The Government of South Sudan (GoSS) website also quoted Kiir as dismissing Bashir’s allegations that the SPLA is providing support to rebels fighting Khartoum in the border states of Blue Nile and South Kordofan.

Kiir described Bashir’s assertions as a form of escape from his own internal political problems adding that the Sudanese leader is keeping his soldiers away in the battle fields so that they do not turn against him.

Last Sunday, Bashir warned South Sudan that his country is running out of patience and that he is prepared to go to war.

He claimed that his Khartoum was in possession of evidences indicating that the south was preparing to launch a war against the Sudanese Army (SAF), threatening that his country would respond in kind.

The SAF are battling fighters from the Sudan People Liberation Movement North (SPLM-N) in South Kordofan and Blue Nile.

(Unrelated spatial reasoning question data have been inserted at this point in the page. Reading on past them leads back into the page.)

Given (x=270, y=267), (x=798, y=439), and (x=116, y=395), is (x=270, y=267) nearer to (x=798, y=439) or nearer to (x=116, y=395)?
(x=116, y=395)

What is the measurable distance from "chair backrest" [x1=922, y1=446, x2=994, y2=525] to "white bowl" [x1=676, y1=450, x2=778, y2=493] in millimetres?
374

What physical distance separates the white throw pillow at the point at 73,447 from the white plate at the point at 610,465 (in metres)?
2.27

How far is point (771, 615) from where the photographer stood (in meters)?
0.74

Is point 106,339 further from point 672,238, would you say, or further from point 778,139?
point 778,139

Khartoum accused the SPLM-N of seeking a regime change and attempting to create ‘a second Benghazi’ in reference to the Libyan coastal city which instigated the rebellion against the 41-year-long rule of Muammar Gaddafi.

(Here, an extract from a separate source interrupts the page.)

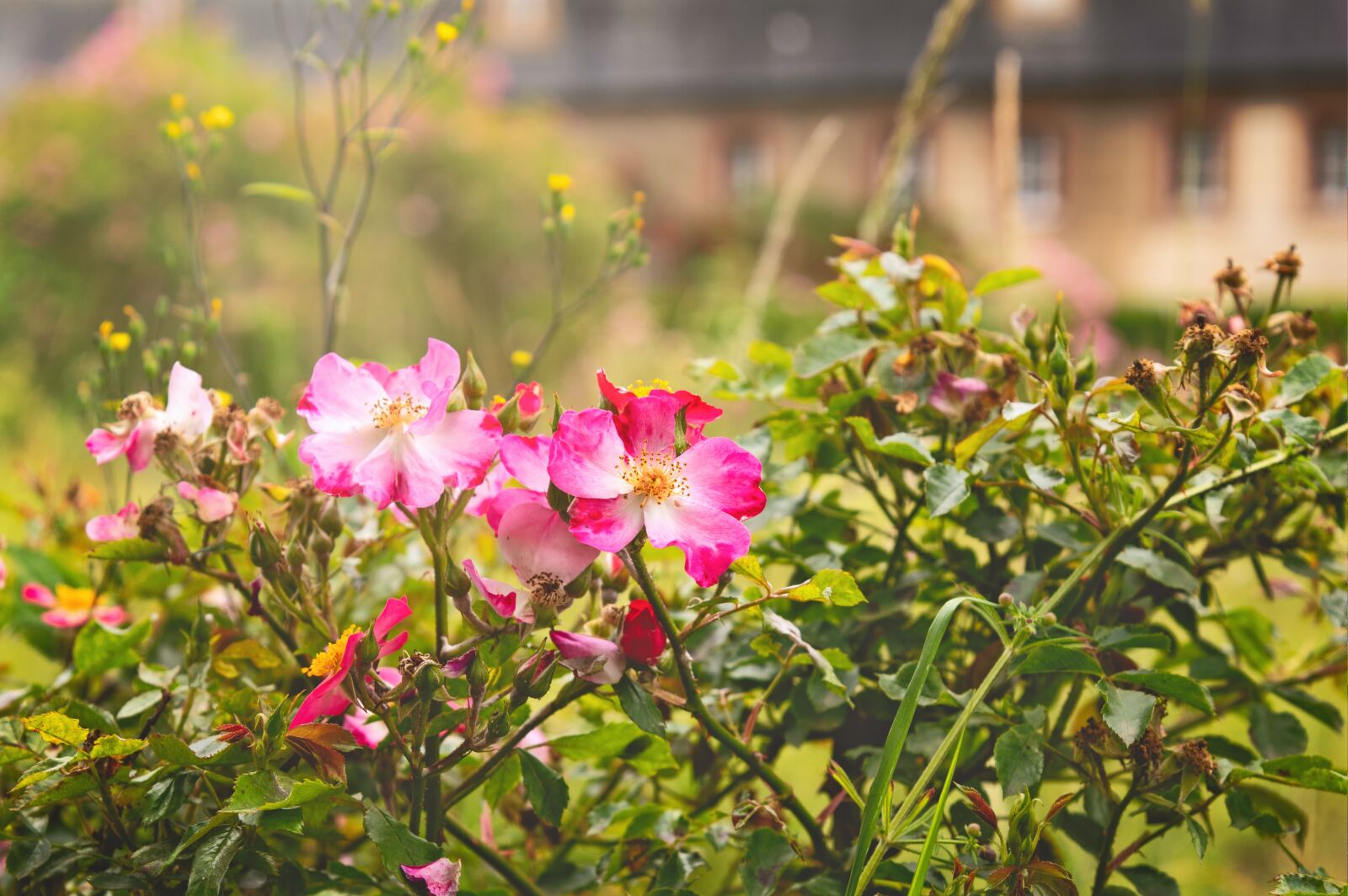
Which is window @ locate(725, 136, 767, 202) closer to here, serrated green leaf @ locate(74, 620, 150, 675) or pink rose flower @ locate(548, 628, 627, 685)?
serrated green leaf @ locate(74, 620, 150, 675)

But the SPLM-N claimed that it was forced to defend itself in face of attempts by SAF to forcibly disarm their fighters.

This month, Sudan lodged its second complaint in 2011 with the United Nations Security Council (UNSC) detailing accounts corroborating its assertions that South Sudan is providing military support to the anti-government rebels in Blue Nile and South Kordofan.

South Sudan became an independent nation in July and remarks from leaders in Khartoum and Juba at the time promised cordial and constructive relations between the two neighbours.

Kiir also disclosed today that at least seven people were killed in Upper Nile state as a result of aerial bombardment by SAF.

The United States issued a condemnation of the purported attack.

“The United States strongly condemns in the strongest possible terms the aerial bombardment by the Sudan Armed Forces that occurred near the international border between Sudan and South Sudan, including reportedly the South Sudanese towns of Yafta and Bew Quaffa,” said Mark Toner, a State Department spokesman. Such “indiscriminate aerial bombardment of civilian targets always is unacceptable and unjustified,” Toner stressed.

“The provocative aerial bombardments near the border increase the potential of direct confrontation between Sudan and South Sudan,” he added.

“This attack only further emphasises the need for an immediate halt to indiscriminate bombing of civilian areas by the Sudan Armed Forces, and a resolution to the conflict through a resumption of political talks,” he said.